Nicholas Nethercote [inactive]

Comment 16

•

13 years ago

This might help with bug 673840, if it reduces the number of arena kinds.

Blocks: 673840

Igor Bukanov

Assignee

Comment 17

•

13 years ago

(In reply to comment #14) > Any progress on this, Igor? This would make it easy to GC-allocate scripts > even though they're not fixed size. Also, dvander wants to be able to > GC-allocate non-fixed size objects for IonMonkey. That exposed a problem with my initial approach of delegating big-sized allocations to malloc. Such allocations would not be recognized by the conservative GC scanner and could be GC-ed before getting stored in GC things. One workaround here is to always allocate the variable part together with GC the thing that stores it, but that would not help JSScript. Another alternative is to use an explicit autorooting but that requires more work for JIT. Another problem is that even for small allocations from GC arenas the conservative GC still needs to know the type of allocation to properly scan it for GC things. That implies that we cannot just use untyped GC-kind that depends only on the size of GC things. The type should be recorded somewhere or we my end up with proliferation with GC arena kinds. So I think it is worth to consider a simple universal allocator for non-fixed GC things among the lines of the current bump allocator for arenas and see how it would fair.

Bill McCloskey [inactive unless it's an emergency] (:billm)

Reporter

Comment 18

•

13 years ago

Could you talk more about what you mean in the last paragraph?

Igor Bukanov

Assignee

Comment 19

•

13 years ago

(In reply to comment #18) > Could you talk more about what you mean in the last paragraph? Bump-like allocators has been investigate for at least 15 years. Writing one is not complex, see, for example, http://citeseerx.ist.psu.edu/viewdoc/download?doi=10.1.1.40.271&rep=rep1&type=pdf So my idea is to check if we can quickly adopt an existing solution.

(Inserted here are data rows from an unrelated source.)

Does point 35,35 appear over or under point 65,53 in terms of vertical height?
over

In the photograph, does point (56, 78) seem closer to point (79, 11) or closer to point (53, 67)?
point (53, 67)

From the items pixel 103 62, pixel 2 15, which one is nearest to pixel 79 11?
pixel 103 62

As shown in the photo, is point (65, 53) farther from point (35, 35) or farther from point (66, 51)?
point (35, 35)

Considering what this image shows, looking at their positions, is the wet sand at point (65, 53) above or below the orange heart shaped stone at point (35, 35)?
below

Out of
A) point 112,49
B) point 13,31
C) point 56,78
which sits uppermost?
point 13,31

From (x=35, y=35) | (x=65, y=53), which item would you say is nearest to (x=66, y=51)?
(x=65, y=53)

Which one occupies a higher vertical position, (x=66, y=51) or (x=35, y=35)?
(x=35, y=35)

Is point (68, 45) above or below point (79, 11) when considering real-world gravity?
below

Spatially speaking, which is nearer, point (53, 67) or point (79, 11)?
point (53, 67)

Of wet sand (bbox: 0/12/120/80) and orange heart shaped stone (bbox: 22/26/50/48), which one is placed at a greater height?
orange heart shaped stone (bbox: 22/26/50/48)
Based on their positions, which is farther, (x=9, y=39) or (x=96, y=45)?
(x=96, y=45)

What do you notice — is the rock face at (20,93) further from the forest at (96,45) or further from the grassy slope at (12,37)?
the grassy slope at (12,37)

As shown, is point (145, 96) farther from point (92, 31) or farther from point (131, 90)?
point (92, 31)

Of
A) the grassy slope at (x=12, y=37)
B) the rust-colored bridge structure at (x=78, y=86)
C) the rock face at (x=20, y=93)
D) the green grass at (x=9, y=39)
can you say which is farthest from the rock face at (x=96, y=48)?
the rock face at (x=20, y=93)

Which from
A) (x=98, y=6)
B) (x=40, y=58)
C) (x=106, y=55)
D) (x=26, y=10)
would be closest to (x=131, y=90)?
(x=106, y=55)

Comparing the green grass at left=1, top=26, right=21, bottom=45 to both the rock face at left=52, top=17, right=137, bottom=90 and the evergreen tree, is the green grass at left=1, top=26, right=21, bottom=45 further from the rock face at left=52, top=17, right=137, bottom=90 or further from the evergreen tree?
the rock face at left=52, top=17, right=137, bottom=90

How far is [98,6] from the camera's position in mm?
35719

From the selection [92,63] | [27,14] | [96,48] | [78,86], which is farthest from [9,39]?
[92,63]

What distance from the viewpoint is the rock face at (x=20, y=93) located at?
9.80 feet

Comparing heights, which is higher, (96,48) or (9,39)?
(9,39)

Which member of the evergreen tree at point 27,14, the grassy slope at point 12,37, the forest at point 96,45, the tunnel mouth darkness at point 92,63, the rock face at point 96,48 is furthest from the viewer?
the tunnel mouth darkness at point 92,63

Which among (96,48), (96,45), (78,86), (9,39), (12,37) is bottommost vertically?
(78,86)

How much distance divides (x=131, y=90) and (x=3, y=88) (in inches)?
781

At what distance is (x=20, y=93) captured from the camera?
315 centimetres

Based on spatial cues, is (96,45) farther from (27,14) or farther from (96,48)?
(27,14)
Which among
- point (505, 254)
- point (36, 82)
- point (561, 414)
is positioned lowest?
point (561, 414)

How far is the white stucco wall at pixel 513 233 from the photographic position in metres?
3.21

Bill McCloskey [inactive unless it's an emergency] (:billm)

Reporter

Comment 20

•

13 years ago

I thought you were worried about how to take a pointer and find the start of the thing it points to and what kind of thing it is. How will bump pointer allocation solve that?

Igor Bukanov

Assignee

Comment 21

•

13 years ago

(In reply to comment #20) > I thought you were worried about how to take a pointer and find the start of > the thing it points to and what kind of thing it is. How will bump pointer > allocation solve that? Yes, it turned out trickier than I thought. So forget about modifying pre-existing bump allocators. My new plan is the following: 1. Add a few arena types for variable-length things to cover the sizes up to halve of the GC arena. As this will proliferate the number of arenas we may need to shrink the arena size to 2K. For the conservative GC the type of the allocation would be stored either in a word before the allocation or in a separated type map. The first approach is the most bump-allocator and cache friendly but the second would waste at most few bits per GC thing and would allow to have the allocation sizes like 2^N, not 2^N - (sizeof(type word) + alignment), as would be with the first approach. 2. For allocation sizes over arena size but less than the chunk size I borrow the code from jemalloc and its so-called large allocation management. The GC arenas that belongs to such allocations would be marked with a special type to help the conservative GC identify them and to find the allocation start/type. Note that this requires to move ArenaHeader out of Arena (bug 600234). 3. The allocation in chunk size or greater would be allocated as a series of chunks. Each chunk from the sequence would be recorded in the chunk hash together with a special marker to identify the first chunk. To make marking of such multi-chunk GC things transparent the first chunk would still have the markbitmap, but it would be moved to the start of the chunk. Alternatively the marking functions for variable-size things may require to pass the allocation length so we may skip the mark bitmap for multi-chunk allocations and store the marking bits in the chunk hash.

Igor Bukanov

Assignee

Updated

•

13 years ago

Depends on: 600234

David Mandelin [:dmandelin]

Updated

•

13 years ago

blocking-kilimanjaro: --- → ?

David Mandelin [:dmandelin]

Comment 22

•

13 years ago

Sounds like it's not critical to k9o: rather it allows us to get good finalizer perf without having the background thread. If this would in fact have a dramatic effect on sweep times and can be done quickly, please renominate.

blocking-kilimanjaro: ? → -

Terrence Cole [:terrence]

Comment 23

•

8 years ago

We've mostly made the background finalization thread tractable via other changes.

Status: NEW → RESOLVED

Closed: 8 years ago

Resolution: --- → INCOMPLETE